The nurse saw me still standing and got me before she'd even seen the note and asked if I got the papers. She'd been very friendly when I dropped the papers off Wednesday and was very concerned the papers weren't there. Her own parents fostered, and she was so encouraging about our own goal. She took the time to go through every slot in the file thingy and then in every other cubby in her office. She looked up my information again and pulled the form. She was so apologetic and promised to call after she contacte another employee that was off to see if she might have it. And she did call, but didn't have the papers. She then gave me her email to send her the form so that I wouldn't have to come back to the hospital and promised to complete the papers again. She was so sweet that I felt bad for having such a nasty attitude earlier toward the other lady. (Mind you part of my internal dialogue earlier was people are more helpful when your nice). So, that was frustrating but, I guess that's just part of the testing that comes when you try to do anything big. I'm not sure how well I passed given all my nasty thoughts towards the lady behind the counter, but maybe next time I'll do a little better. Funny thing was our lesson today was on guilt and how we tend to repeat the same things over and over. I'd told the ladies we all felt so good, and I'd probably walk out and do something to be guilty over within 5 minutes. I thought it would be the kids, they thought it would be the dog, I guess Satan always hits us where we're not looking! I hope I'll do better with the next test.

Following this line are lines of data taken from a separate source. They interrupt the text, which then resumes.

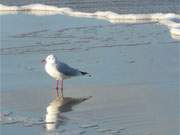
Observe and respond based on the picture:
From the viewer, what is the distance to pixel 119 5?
687 inches

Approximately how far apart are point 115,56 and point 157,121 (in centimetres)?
360

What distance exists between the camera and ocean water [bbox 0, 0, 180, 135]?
24.7 ft

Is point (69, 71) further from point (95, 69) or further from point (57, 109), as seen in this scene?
point (57, 109)

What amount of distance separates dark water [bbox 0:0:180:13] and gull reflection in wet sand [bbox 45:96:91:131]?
26.7ft

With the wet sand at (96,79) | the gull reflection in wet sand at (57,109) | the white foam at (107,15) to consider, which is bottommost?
the gull reflection in wet sand at (57,109)

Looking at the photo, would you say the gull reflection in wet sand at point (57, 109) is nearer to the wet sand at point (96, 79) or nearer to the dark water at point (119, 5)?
the wet sand at point (96, 79)

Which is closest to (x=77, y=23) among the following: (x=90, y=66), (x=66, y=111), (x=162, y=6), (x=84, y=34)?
(x=84, y=34)

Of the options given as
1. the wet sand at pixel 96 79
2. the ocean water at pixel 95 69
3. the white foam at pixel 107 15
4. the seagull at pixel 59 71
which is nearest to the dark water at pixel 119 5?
the ocean water at pixel 95 69

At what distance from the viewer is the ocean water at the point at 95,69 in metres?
7.53

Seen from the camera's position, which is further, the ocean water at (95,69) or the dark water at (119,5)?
the dark water at (119,5)

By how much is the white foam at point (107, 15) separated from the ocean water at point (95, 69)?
2 cm

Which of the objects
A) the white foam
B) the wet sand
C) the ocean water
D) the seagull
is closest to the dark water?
the ocean water

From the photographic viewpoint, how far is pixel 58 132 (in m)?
7.09

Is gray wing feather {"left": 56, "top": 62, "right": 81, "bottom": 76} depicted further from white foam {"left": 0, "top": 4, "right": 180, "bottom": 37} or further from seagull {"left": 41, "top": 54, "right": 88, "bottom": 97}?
white foam {"left": 0, "top": 4, "right": 180, "bottom": 37}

The rest of the day was busy and I'm quite certain that one of the children did something funny that I thought "I've got to share this tonight" but for the life of me I can't think of it. So, thanks for reading again, and please consider sending stuff to Mike for the orphans. I love the verse in James: (my paraphrase): If you really love God care for the widows and orphans. (teehee, did that work for a guilt trip?) Blessings!